• TEKST DO CZYTANIA
--

Reklama

Inwestorzy będą walczyć ceną

Firmy z branży budowlanej mówią o rynku wykonawcy, a nie rynku inwestora oraz o nadchodzącej kolejnej wojnie cenowej.

Aktualizacja: 04.03.2016 17:00 Publikacja: 04.03.2016 16:42

Ożywienie czeka branżę budowlaną bliżej 2017 roku

Ożywienie czeka branżę budowlaną bliżej 2017 roku

Foto: 123RF

Na ożywienie koniunktury w związku z nową unijną transzą mocno liczy rynek budowlany. Wbrew oczekiwanemu 6-procentowemu wzrostowi odnotował on spowolnienie w związku ze spadkiem liczby i wartości zamówień publicznych w 2015 roku.

Z nowych środków unijnych może skorzystać przede wszystkim budownictwo infrastrukturalne, głównie drogowe i kolejowe, a także budownictwo obiektów publicznych. Jednak, zdaniem ekspertów, na zauważalny wzrost aktywności w branży trzeba będzie poczekać co najmniej do drugiej połowy 2016 r.

--

• WYZWANIE
Poprowadź dalej powyższy tekst o koniunkturze w branży budowlanej, zaczynając zaraz po jego ostatnim zdaniu.

• REKORDY DANYCH
--

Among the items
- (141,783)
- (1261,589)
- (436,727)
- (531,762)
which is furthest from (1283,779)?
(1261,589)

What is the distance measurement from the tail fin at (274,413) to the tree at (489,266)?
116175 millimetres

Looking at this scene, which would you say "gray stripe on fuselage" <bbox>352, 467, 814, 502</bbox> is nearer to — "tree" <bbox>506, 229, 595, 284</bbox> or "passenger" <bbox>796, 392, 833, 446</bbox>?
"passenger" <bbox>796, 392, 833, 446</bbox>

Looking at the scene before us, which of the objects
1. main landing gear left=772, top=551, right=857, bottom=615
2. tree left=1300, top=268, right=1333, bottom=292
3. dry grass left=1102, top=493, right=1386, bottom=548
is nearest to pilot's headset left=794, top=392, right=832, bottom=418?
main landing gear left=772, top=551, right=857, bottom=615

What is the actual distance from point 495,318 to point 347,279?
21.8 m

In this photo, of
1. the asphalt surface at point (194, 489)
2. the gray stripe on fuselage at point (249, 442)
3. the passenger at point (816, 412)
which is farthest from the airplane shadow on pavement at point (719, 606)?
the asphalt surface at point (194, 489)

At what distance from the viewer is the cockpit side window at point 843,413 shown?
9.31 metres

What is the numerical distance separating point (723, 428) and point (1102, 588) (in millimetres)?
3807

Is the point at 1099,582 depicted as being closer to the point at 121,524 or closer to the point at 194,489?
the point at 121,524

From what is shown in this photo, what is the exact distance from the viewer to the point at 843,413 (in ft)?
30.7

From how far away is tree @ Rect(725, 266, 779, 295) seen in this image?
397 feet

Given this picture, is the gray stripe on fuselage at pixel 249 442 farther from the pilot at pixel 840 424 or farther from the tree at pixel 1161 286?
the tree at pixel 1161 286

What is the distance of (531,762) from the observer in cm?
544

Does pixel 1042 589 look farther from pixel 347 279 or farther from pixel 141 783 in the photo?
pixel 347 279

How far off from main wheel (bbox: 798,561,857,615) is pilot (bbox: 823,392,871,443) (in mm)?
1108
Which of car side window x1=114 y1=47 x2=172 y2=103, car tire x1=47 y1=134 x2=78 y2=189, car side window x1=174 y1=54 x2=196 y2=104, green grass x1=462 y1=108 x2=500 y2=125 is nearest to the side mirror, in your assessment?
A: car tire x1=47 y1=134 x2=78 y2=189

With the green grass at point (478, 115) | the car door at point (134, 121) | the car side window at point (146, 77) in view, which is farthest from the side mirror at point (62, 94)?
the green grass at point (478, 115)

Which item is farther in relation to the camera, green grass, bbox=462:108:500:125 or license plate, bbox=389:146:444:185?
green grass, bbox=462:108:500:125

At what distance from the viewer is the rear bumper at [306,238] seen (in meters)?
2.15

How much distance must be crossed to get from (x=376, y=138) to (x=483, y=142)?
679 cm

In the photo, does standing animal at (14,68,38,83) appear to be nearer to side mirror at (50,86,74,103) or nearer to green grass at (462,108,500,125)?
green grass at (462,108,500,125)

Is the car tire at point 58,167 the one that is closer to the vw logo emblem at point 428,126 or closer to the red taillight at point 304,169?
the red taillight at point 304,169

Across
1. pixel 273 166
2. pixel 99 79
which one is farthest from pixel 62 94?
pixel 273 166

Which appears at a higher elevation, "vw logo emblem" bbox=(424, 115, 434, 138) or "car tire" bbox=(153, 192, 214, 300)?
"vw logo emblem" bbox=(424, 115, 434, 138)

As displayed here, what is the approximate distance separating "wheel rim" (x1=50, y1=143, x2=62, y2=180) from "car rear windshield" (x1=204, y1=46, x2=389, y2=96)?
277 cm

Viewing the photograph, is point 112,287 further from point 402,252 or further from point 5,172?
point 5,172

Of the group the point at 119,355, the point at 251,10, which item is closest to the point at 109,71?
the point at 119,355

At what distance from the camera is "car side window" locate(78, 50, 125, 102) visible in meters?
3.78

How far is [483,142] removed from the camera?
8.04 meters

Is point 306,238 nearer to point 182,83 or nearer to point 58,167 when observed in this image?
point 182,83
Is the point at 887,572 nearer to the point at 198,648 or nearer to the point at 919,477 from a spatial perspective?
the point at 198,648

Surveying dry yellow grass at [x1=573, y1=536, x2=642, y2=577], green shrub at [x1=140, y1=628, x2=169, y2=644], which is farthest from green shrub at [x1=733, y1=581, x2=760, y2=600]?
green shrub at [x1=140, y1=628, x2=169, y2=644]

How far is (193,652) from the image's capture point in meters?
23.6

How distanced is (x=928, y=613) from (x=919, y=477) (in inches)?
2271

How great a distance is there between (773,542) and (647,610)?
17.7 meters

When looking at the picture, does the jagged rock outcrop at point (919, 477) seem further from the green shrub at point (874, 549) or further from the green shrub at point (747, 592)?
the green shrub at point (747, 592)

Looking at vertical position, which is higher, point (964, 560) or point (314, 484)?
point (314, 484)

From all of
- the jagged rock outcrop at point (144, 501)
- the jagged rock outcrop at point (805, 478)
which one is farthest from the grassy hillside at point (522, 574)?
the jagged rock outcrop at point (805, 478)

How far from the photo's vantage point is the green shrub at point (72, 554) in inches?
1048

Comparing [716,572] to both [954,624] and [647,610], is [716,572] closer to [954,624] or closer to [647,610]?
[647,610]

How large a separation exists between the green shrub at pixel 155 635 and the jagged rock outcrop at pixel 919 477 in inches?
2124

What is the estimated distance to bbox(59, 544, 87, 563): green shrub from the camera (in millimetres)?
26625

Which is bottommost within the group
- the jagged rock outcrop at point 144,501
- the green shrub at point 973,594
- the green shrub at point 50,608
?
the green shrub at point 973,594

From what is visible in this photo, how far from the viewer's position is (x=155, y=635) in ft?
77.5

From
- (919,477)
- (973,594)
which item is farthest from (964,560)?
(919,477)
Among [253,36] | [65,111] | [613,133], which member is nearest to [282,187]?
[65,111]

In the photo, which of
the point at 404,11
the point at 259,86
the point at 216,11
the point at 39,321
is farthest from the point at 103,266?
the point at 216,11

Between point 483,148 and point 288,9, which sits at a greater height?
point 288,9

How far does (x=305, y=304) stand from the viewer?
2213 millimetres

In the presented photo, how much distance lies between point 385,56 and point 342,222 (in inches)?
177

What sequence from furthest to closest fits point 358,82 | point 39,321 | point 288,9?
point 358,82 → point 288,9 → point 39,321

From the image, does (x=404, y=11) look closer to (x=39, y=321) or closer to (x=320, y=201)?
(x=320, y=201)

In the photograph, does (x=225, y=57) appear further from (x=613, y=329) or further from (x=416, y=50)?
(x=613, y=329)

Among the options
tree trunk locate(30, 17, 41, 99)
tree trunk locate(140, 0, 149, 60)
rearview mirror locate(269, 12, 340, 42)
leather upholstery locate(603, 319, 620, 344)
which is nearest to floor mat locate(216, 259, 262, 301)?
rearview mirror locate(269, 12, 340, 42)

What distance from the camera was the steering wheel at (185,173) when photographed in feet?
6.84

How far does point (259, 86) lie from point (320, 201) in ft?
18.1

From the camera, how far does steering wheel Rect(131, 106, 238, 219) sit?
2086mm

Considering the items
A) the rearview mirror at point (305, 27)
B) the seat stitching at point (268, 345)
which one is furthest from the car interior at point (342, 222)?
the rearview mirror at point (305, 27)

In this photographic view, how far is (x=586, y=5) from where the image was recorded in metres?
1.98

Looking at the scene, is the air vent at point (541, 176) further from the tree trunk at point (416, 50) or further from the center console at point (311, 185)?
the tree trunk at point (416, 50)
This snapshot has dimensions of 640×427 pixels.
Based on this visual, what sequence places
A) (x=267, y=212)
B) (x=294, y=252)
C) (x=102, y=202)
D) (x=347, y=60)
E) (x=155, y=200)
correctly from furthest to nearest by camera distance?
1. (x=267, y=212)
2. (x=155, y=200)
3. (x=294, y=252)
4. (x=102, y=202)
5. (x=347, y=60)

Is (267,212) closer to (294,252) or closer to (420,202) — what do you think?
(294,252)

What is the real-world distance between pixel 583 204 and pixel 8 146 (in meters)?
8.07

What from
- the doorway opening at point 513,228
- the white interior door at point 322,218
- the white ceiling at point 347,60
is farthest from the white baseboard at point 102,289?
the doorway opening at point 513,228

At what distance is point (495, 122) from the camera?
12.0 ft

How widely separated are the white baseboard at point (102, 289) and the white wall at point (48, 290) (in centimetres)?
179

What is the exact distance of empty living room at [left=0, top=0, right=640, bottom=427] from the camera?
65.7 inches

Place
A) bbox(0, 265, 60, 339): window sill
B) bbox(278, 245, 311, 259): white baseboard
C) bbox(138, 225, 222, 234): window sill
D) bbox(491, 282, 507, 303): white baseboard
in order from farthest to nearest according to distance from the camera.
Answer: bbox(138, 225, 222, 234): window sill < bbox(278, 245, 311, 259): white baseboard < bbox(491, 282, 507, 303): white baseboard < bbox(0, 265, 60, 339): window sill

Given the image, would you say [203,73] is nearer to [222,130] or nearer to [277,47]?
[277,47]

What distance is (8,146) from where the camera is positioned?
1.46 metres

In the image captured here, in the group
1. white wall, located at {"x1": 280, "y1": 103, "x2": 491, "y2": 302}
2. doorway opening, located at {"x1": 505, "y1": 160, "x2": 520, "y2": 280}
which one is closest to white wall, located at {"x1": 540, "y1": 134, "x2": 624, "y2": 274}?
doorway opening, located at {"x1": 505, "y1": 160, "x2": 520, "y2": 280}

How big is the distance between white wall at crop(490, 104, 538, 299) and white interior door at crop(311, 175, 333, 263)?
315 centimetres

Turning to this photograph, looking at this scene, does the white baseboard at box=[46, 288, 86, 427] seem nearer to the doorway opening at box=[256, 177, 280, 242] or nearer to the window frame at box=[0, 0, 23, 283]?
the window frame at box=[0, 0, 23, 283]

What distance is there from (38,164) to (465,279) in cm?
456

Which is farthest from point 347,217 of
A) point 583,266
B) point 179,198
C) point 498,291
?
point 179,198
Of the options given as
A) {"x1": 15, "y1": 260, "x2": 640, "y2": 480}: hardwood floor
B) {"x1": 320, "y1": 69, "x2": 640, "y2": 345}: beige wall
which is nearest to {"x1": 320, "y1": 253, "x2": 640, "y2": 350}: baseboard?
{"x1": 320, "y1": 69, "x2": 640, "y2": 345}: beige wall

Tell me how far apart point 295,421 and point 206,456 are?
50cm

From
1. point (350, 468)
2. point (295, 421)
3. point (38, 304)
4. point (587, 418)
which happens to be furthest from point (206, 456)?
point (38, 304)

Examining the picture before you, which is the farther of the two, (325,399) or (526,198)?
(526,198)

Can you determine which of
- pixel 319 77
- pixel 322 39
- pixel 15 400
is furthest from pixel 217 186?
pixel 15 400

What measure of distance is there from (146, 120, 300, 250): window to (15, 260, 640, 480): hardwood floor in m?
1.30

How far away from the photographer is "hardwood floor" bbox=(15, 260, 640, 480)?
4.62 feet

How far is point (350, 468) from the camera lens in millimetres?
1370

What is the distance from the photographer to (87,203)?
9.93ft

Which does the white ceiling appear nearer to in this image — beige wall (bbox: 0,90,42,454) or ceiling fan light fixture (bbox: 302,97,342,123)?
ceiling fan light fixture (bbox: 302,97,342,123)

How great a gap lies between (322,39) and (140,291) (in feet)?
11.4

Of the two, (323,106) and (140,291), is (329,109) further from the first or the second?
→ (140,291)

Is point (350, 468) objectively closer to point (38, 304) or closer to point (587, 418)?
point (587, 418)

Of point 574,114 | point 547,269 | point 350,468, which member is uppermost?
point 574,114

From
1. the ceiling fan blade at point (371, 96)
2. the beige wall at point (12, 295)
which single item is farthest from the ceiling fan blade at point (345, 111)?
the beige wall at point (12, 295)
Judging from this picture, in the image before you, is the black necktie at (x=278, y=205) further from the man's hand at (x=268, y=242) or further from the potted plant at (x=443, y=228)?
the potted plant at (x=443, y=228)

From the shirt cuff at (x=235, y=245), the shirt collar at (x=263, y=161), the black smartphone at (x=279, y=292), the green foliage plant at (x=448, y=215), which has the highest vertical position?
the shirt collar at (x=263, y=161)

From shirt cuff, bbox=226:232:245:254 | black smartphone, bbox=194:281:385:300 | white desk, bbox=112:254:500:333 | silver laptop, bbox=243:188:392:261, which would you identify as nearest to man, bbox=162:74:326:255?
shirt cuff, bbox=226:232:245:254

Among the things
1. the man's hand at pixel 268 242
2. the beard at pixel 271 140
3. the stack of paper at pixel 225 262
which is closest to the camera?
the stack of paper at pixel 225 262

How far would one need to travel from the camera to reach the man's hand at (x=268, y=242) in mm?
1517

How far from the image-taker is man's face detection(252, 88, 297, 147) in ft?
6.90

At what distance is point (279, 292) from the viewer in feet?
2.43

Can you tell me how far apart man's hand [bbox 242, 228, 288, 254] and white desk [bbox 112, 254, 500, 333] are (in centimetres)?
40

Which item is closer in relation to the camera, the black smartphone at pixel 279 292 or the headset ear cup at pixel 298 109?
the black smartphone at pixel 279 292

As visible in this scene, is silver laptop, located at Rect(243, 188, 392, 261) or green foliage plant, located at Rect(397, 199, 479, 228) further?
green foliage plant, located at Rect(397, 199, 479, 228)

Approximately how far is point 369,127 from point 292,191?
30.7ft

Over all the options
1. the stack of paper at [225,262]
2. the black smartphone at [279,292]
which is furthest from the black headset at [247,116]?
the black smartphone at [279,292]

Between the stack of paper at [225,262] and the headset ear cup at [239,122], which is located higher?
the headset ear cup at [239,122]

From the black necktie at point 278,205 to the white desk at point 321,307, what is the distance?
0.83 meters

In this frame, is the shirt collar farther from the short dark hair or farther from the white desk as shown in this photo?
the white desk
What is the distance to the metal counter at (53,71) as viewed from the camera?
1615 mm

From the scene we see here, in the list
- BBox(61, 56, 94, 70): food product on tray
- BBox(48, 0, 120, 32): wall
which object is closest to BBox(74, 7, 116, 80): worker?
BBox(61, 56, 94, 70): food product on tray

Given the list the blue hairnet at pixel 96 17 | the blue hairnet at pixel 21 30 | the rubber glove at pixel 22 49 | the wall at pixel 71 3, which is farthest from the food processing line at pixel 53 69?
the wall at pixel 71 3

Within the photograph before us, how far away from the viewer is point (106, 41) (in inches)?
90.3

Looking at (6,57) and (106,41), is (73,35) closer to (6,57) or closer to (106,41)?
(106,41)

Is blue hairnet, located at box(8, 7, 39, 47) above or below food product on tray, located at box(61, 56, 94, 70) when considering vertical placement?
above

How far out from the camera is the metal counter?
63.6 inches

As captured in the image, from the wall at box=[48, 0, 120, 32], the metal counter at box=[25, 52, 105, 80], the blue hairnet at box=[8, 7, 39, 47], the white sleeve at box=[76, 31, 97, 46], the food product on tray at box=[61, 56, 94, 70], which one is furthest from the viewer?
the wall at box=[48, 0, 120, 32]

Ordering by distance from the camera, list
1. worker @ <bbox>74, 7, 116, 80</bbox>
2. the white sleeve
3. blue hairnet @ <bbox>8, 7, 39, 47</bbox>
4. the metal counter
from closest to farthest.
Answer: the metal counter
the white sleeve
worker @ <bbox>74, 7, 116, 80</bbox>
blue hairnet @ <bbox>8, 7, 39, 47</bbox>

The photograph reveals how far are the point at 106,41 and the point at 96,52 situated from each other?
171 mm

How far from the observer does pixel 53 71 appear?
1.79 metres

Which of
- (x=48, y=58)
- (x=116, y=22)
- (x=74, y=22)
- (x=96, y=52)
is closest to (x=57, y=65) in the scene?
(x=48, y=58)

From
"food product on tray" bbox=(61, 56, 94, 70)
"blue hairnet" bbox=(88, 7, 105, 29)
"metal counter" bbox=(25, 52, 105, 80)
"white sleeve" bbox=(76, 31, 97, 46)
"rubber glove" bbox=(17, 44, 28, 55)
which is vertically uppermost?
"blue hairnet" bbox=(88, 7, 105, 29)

--

• ROZWIĄZANE ZADANIE
Tempo rozwoju budownictwa w Polsce jest uzależnione od szybkości rozdawania środków zewnętrznych. Eksperci ostrzegają, że opieranie się na finansach unijnych w zbyt dużym stopniu i brak rozwojowej wizji może w przyszłości działać destabilizująco na polski rynek. Dlatego kolejna transza środków powinna stać się bodźcem do usprawnienia organizacji i znalezienia źródeł dodatkowego wzrostu dla polskich firm budowlanych.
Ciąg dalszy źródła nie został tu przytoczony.